Written request: Write out every line of the listing below word for word, changing nothing.

(Spatial question listing)
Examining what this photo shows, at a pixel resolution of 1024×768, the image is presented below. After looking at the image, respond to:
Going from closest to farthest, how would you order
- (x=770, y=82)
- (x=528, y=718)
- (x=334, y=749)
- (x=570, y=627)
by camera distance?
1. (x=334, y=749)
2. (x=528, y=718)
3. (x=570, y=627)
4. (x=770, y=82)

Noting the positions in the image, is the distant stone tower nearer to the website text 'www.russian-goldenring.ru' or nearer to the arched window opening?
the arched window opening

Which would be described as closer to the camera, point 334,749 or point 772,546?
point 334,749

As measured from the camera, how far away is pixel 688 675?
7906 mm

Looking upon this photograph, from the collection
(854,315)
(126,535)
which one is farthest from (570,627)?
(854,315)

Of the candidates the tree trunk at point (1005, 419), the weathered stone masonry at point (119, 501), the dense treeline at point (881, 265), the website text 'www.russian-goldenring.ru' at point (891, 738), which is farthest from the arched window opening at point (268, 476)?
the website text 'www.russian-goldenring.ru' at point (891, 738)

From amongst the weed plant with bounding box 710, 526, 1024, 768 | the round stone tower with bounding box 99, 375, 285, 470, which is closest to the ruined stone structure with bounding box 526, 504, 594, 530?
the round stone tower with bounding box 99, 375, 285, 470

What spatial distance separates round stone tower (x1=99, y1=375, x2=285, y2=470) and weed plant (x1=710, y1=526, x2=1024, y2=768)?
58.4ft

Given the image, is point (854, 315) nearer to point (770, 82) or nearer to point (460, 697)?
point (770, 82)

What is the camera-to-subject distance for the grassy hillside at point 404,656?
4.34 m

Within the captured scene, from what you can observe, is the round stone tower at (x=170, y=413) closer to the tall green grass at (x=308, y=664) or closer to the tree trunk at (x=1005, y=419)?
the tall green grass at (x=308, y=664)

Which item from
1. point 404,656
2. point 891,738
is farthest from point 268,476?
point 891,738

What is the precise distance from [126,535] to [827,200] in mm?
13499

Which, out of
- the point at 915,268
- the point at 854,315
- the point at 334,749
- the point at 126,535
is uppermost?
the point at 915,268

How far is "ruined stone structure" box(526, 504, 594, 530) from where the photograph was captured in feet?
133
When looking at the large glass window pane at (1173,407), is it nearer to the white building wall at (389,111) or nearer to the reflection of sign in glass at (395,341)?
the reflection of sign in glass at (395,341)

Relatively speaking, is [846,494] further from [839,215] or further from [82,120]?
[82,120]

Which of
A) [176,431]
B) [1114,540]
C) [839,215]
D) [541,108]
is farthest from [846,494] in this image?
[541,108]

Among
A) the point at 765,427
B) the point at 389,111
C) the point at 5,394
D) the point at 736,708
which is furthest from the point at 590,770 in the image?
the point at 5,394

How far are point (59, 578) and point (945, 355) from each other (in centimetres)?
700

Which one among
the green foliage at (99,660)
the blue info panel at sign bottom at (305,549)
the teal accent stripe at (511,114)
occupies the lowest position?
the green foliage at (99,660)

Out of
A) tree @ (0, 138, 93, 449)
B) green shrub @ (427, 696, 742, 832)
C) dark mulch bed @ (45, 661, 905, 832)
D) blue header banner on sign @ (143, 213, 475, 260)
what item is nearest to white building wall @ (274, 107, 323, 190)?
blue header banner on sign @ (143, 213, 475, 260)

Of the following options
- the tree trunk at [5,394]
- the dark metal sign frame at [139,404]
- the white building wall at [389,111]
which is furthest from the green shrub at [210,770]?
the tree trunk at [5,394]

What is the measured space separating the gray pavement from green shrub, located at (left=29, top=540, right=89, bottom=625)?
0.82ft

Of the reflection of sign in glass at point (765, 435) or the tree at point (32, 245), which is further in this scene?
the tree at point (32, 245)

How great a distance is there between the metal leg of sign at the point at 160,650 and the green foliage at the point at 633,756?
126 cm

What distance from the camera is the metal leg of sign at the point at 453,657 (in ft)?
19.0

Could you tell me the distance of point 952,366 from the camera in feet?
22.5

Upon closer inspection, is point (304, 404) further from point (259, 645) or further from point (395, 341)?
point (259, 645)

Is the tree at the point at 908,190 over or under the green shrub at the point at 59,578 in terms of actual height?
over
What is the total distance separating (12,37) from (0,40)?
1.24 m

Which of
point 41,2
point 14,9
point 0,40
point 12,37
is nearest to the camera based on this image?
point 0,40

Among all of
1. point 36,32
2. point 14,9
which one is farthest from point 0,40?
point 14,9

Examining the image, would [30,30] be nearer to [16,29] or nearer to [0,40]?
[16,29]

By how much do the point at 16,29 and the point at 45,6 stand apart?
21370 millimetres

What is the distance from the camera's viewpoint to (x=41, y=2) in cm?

Exercise result:
Examining what this photo shows, at a pixel resolution of 1024×768, the image is presented below. After looking at the image, respond to:
Going from closest to farthest, how would you order
- (x=770, y=82)
- (x=528, y=718)
- (x=334, y=749)
- (x=570, y=627)
by camera distance?
1. (x=334, y=749)
2. (x=528, y=718)
3. (x=570, y=627)
4. (x=770, y=82)

Noting the positions in the image, is the distant stone tower nearer to the website text 'www.russian-goldenring.ru' or nearer to the arched window opening?
the arched window opening

Which would be described as closer to the camera, point 334,749 or point 772,546?
point 334,749

As measured from the camera, how far away is pixel 688 675?
7906 mm

Looking upon this photograph, from the collection
(854,315)
(126,535)
which one is farthest from (570,627)?
(854,315)

Of the candidates the tree trunk at point (1005, 419), the weathered stone masonry at point (119, 501), the dense treeline at point (881, 265), the website text 'www.russian-goldenring.ru' at point (891, 738), which is farthest from the arched window opening at point (268, 476)?
the website text 'www.russian-goldenring.ru' at point (891, 738)

From amongst the weed plant with bounding box 710, 526, 1024, 768 | the round stone tower with bounding box 99, 375, 285, 470, which is closest to the ruined stone structure with bounding box 526, 504, 594, 530?
the round stone tower with bounding box 99, 375, 285, 470

What spatial distance separates round stone tower (x1=99, y1=375, x2=285, y2=470) and weed plant (x1=710, y1=526, x2=1024, y2=768)?
58.4ft

Given the image, is point (854, 315) nearer to point (770, 82) or nearer to point (460, 697)?
point (770, 82)

What is the camera-to-subject distance for the grassy hillside at point 404,656?
4.34 m

Within the captured scene, from what you can observe, is the round stone tower at (x=170, y=413) closer to the tall green grass at (x=308, y=664) or closer to the tree trunk at (x=1005, y=419)?
the tall green grass at (x=308, y=664)

Which item from
1. point 404,656
2. point 891,738
is farthest from point 268,476?
point 891,738

What is the precise distance from [126,535] to [827,200] in mm?
13499

Which, out of
- the point at 915,268
- the point at 854,315
- the point at 334,749
- the point at 126,535
is uppermost?
the point at 915,268

How far is "ruined stone structure" box(526, 504, 594, 530) from where the photograph was captured in feet?
133
When looking at the large glass window pane at (1173,407), is it nearer to the white building wall at (389,111) or nearer to the reflection of sign in glass at (395,341)?
the reflection of sign in glass at (395,341)

Relatively speaking, is [846,494] further from [839,215] or further from [82,120]?
[82,120]

Which of
A) [176,431]
B) [1114,540]
C) [839,215]
D) [541,108]
is farthest from [846,494] in this image?
[541,108]

Among
A) the point at 765,427
B) the point at 389,111
C) the point at 5,394
D) the point at 736,708
which is furthest from the point at 590,770 in the image?
the point at 5,394

How far are point (59, 578) and point (945, 355) from each other (in centimetres)?
700

Which one among
the green foliage at (99,660)
the blue info panel at sign bottom at (305,549)
the teal accent stripe at (511,114)
occupies the lowest position?
the green foliage at (99,660)

Out of
A) tree @ (0, 138, 93, 449)
B) green shrub @ (427, 696, 742, 832)
C) dark mulch bed @ (45, 661, 905, 832)
D) blue header banner on sign @ (143, 213, 475, 260)
what item is nearest to white building wall @ (274, 107, 323, 190)?
blue header banner on sign @ (143, 213, 475, 260)

Of the following options
- the tree trunk at [5,394]
- the dark metal sign frame at [139,404]
- the white building wall at [389,111]
which is furthest from the green shrub at [210,770]?
the tree trunk at [5,394]

What is the measured space separating the gray pavement from green shrub, located at (left=29, top=540, right=89, bottom=625)?
0.82ft

Of the reflection of sign in glass at point (765, 435) or the tree at point (32, 245), which is further in this scene?
the tree at point (32, 245)

How great a distance is there between the metal leg of sign at the point at 160,650 and the green foliage at the point at 633,756?
126 cm

What distance from the camera is the metal leg of sign at the point at 453,657 (in ft)?
19.0

Could you tell me the distance of point 952,366 from the camera in feet?
22.5

Upon closer inspection, is point (304, 404) further from point (259, 645) or further from point (395, 341)?
point (259, 645)

Is the tree at the point at 908,190 over or under the green shrub at the point at 59,578 in terms of actual height?
over
What is the total distance separating (12,37) from (0,40)?
1.24 m

Which of
point 41,2
point 14,9
point 0,40
point 12,37
is nearest to the camera based on this image?
point 0,40

Among all of
1. point 36,32
2. point 14,9
which one is farthest from point 0,40?
point 14,9

Examining the image, would [30,30] be nearer to [16,29] or nearer to [0,40]?
[16,29]

By how much do the point at 16,29 and the point at 45,6 stand apart?
21370 millimetres

What is the distance from the camera's viewpoint to (x=41, y=2) in cm?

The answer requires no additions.